Опубликовано в журнале «Звезда» № 1, 1981
...Даже талантливый Ираклий Андроников, друг моей юности, ничего не мог бы рассказать об этом периоде жизни нашей семьи.
Годы эмиграции — это годы моего отрочества. Прекрасная пора, когда жизнь кажется построенной на твердом фундаменте, когда нет ни в чем никаких сомнений и будущее кажется манящим. Такой мне казалась тогда наша эмигрантская неустроенная жизнь...
Вместо предисловия
Есть такой общий закон: дети знаменитых родителей на старости лет начинают писать воспоминания. Для доказательства нет необходимости далеко ходить. Достаточно разложить перед собой тома «Нового мира» за последние 10—20 лет.
Моя мать — Наталия Васильевна Крандиевская-Толстая — поэт. Писатель Алексей Николаевич Толстой — мой отчим. Об его творчестве и биографии пишутся статьи и книги, защищаются диссертации. Однако в жизни А. Н. Толстого есть период, мало отраженный биографами. Это — период эмиграции всей нашей семьи за границу (1919—1923 годы). Не осталось ни одного живого свидетеля этого периода. Моя мать умерла в 1963 году. Моему брату Никите было меньше шести лет. Другой мой брат, Дмитрий, еще не родился. Юлия Ивановна Уйбо (так называемая «Юленька»), взятая в наш дом в 1915 году для обучения меня и моей сводной сестры Марьяны немецкому языку и постепенно превратившаяся в верного члена нашей семьи, прошедшая вместе с нами через все скитания, умерла во время ленинградской блокады в 1942 году. Даже талантливый Ираклий Андроников, друг моей юности, ничего не мог бы рассказать об этом периоде жизни нашей семьи.
Годы эмиграции — это годы моего отрочества. Прекрасная пора, когда жизнь кажется построенной на твердом фундаменте, когда нет ни в чем никаких сомнений и будущее кажется манящим. Такой мне казалась тогда наша эмигрантская неустроенная жизнь. Меня мало интересовало тогда, как живут мои родители и как они зарабатывают деньги. Я был уверен в своем будущем и был убежден, что все идет, как надо.
Конечно, описание моего отрочества интересно лишь постольку, поскольку оно протекало рядом с моими родителями и поскольку они отражены в нем. В этих записках жизнь представляется с позиций 10—14-летнего возраста. Поэтому здесь много неточностей. Я благодарен литературоведу И. И. Щербаковой, в беседах с которой мне удалось восстановить некоторые даты, утраченные памятью. Для серьезного литературоведа эти записки вряд ли представляют интерес. Я их пишу потому, что их больше некому написать. Люди уходят и уносят с собою свое прошлое. Оно постепенно тает, если оно не запечатлено на бумаге.
Москва—Париж, 1960
Раннее солнечное утро. Весна 1960 года. Я поднимаюсь по трапу самолета. Прежде чем нырнуть в его нутро, я останавливаюсь и оборачиваюсь назад. Вдалеке на террасе аэропорта — маленькая фигурка моей жены. Она машет мне белым платочком.
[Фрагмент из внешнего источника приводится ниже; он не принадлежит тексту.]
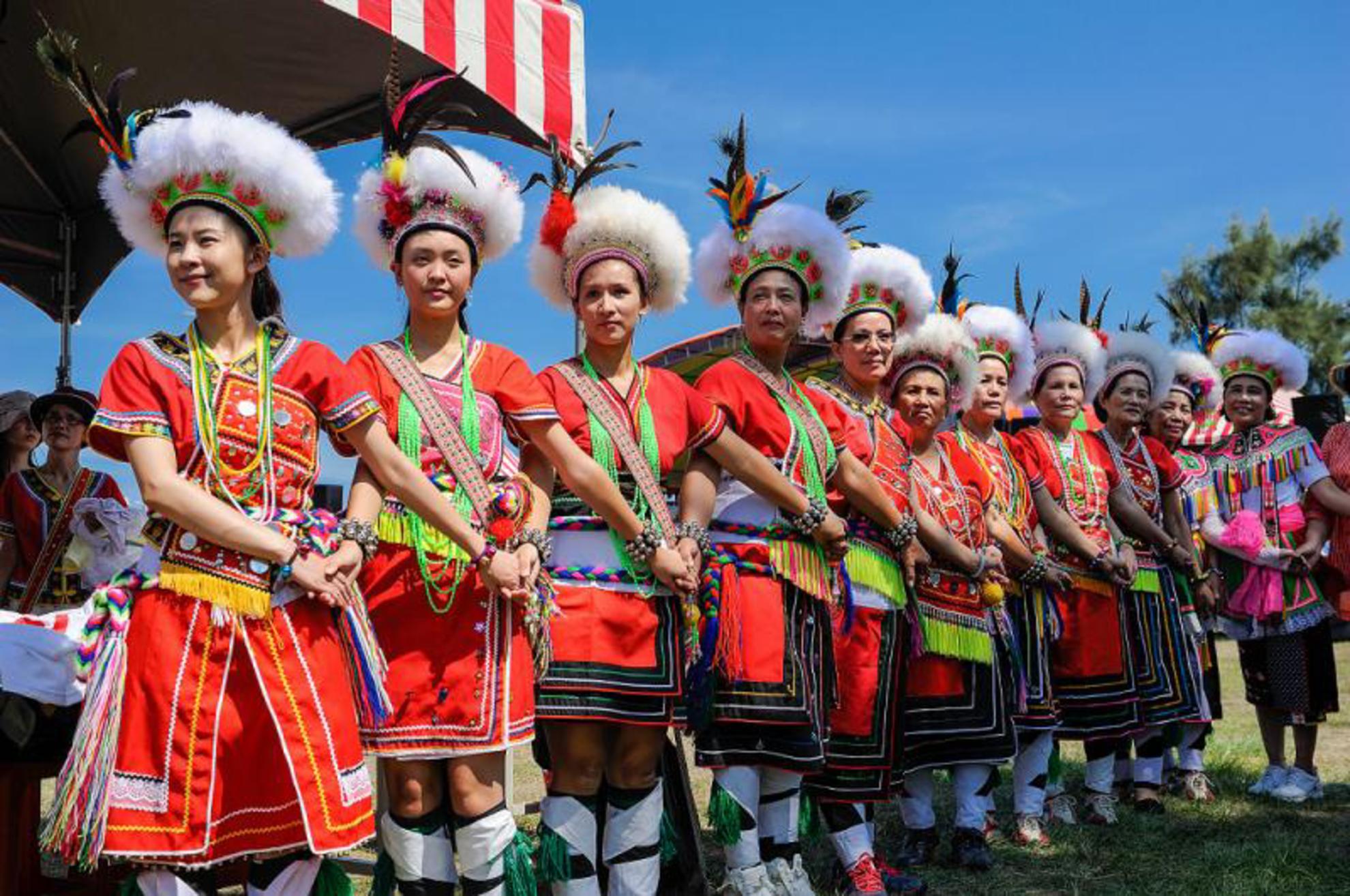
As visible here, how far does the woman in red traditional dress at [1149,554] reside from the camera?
6.09 m

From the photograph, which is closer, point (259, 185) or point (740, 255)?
point (259, 185)

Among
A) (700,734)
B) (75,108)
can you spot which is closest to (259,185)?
(700,734)

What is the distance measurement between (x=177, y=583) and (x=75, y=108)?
4.73 m

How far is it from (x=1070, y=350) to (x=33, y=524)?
4861 millimetres

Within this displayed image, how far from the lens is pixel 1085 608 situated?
583cm

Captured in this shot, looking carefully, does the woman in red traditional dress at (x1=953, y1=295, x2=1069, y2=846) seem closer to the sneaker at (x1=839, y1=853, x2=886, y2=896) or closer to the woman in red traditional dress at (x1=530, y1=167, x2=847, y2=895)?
the sneaker at (x1=839, y1=853, x2=886, y2=896)

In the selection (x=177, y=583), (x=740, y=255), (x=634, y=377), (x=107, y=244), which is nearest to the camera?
(x=177, y=583)

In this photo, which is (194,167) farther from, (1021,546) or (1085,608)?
(1085,608)

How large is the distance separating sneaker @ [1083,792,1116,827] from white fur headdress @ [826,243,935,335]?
2626 mm

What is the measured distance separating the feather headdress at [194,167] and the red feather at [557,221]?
983mm

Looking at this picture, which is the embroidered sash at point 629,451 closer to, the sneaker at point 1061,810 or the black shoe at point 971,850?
the black shoe at point 971,850

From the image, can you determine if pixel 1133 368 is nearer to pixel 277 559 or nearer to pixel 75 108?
pixel 277 559

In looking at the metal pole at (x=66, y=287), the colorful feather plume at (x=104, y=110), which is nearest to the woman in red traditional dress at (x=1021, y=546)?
the colorful feather plume at (x=104, y=110)

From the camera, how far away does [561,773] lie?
3598 millimetres
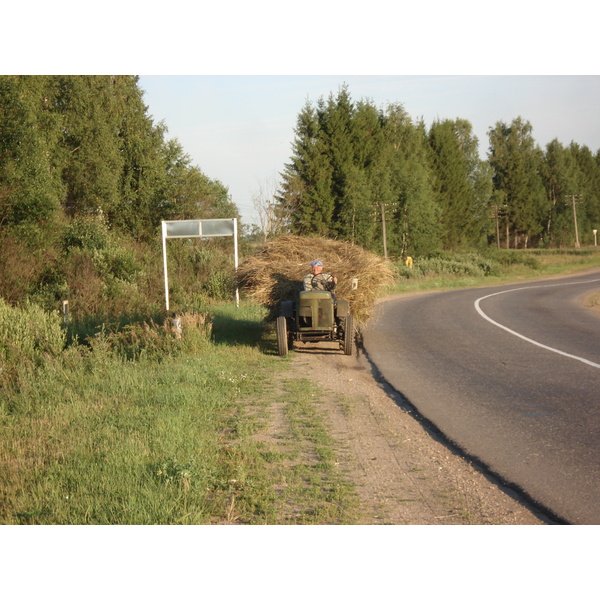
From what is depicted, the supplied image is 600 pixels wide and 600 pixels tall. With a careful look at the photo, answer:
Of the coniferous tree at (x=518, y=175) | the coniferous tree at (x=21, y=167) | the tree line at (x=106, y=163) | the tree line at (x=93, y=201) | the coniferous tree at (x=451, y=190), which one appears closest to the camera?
the coniferous tree at (x=21, y=167)

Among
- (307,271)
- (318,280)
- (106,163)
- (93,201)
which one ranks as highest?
(106,163)

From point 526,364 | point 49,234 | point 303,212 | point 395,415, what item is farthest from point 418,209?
point 395,415

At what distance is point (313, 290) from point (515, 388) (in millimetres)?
4954

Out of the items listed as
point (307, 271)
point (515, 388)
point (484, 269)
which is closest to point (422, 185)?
point (484, 269)

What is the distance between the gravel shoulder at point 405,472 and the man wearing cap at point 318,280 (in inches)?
166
Я лечу в Париж. Мне предстоит прочесть в Сорбонне курс лекций по электронной теории катализа на полупроводниках. Это в порядке так называемого «профессорского обмена» между московским и парижским университетами. Для меня эта поездка имеет, однако, и другой, скрытый и волнующий, смысл. 40 лет тому назад я два года жил и учился в Париже. Для меня эта поездка — это путешествие в детство.
Под крылом самолета зеленые пятна лесов, черные прямоугольники вспаханных полей, извилистой сверкающей лентой вьется река, белые линии шоссейных дорог, по которым ползут, как жуки, маленькие автомобильчики. И кажется: какой мир и покой царствуют на этой земле, каждый кусочек которой так любовно возделан человеком. Мы летим над Советским Союзом, над Польшей, Голландией, Францией. Не видно никаких границ, разделяющих государства. Их нет. Они придуманы людьми.
В Париже на аэродроме Бурже меня встречают несколько человек. В том числе профессор Гайссинский, инициатор моей поездки. Я открываю и закрываю свой чемодан перед таможенником, и вот — мы едем в машине по парижским улицам. Узенькие тесные улочки, магазины, машины, на углах тумбы, обклеенные афишами. Незнакомый, чужой город.
Где же мой Париж? Париж моего детства, который 40 лет тому назад я исколесил вдоль и поперек и в котором, как казалось тогда, мне знакома каждая площадь? Я его не узнаю. Он исчез. В воспоминаниях встают картины того Парижа, как кадры остановившегося фильма.